• [WORK ITEM]:
Continue the documentation on realtime TTS streams from its last sentence.

DOCUMENT SEGMENT section start

Event-based consumption

RealtimeTtsStream is also a TypedEmitter. When you prefer an event-driven style over async iteration, listen for TtsStreamEvents:

Event	Payload	Description
`audio`	`Uint8Array`	Decoded audio chunk.
`audioEnd`	—	Server marked the final audio payload for this stream.
`terminated`	—	Stream fully closed by the server.
`error`	`Error`	Stream-level error.

const stream = await client.realtime.tts({
  voice: "Adrian",
  model: "tts-rt-v1",
  audio_format: "wav",
});

stream.on("audio", (chunk) => playback(chunk));
stream.on("audioEnd", () => console.log("last audio payload received"));
stream.on("error", (err) => console.error("Stream error:", err));
stream.on("terminated", () => console.log("stream done"));

stream.sendText("Hello from event-based TTS.", { end: true });

Choose either async iteration or event listeners — not both. The async iterator consumes audio events internally.

Multi-stream connection

A single WebSocket connection can carry up to 5 concurrent TTS streams. Use client.realtime.tts.multiStream() to open a RealtimeTtsConnection, then call connection.stream() for each stream. Each stream has its own streamId and can have different voice, model, and audio format settings.

DOCUMENT SEGMENT section end
INFORMATION section start

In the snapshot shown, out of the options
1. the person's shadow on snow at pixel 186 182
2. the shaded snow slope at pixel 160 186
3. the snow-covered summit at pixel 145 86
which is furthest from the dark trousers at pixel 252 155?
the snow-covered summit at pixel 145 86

INFORMATION section end

• [WRITTEN ANSWER]:
const connection = await client.realtime.tts.multiStream();

const streamA = await connection.stream({
  voice: "Adrian",
  audio_format: "wav",
});
const streamB = await connection.stream({
  // Enumerate available voices via `client.tts.listModels()`.
  voice: "<another-voice>",
  audio_format: "wav",
});

streamA.sendText("Hello from stream A.", { end: true });
streamB.sendText("Hello from stream B.", { end: true });

const [audioA, audioB] = await Promise.all([
  collect(streamA),
  collect(streamB),
]);

connection.close();

async function collect(stream: AsyncIterable<Uint8Array>): Promise<Buffer> {
  const chunks: Uint8Array[] = [];
  for await (const chunk of stream) {
    chunks.push(chunk);
  }
  return Buffer.concat(chunks);
}

Call connection.close() when you're done — this ends all active streams and closes the WebSocket.

Cancel, finish, and close

Method	Behavior
`stream.finish()`	Signals "no more text". The server finishes generating audio and sends `terminated`.
`stream.cancel()`	Aborts generation immediately. The server stops producing audio and sends `terminated`.
`stream.close()`	Terminates the stream. In single-stream mode (`client.realtime.tts(...)`) this also closes the WebSocket.
`connection.close()`	Closes the WebSocket and terminates all streams on a multi-stream connection.

// Graceful stop
stream.finish();

// User-triggered cancel
stream.cancel();

Error handling

A failed stream does not close the whole WebSocket connection by default. Stream-level errors finalize only that stream (terminated fires for the same streamId), while other streams on the same connection can continue. Connection-level failures end the whole connection and all active streams.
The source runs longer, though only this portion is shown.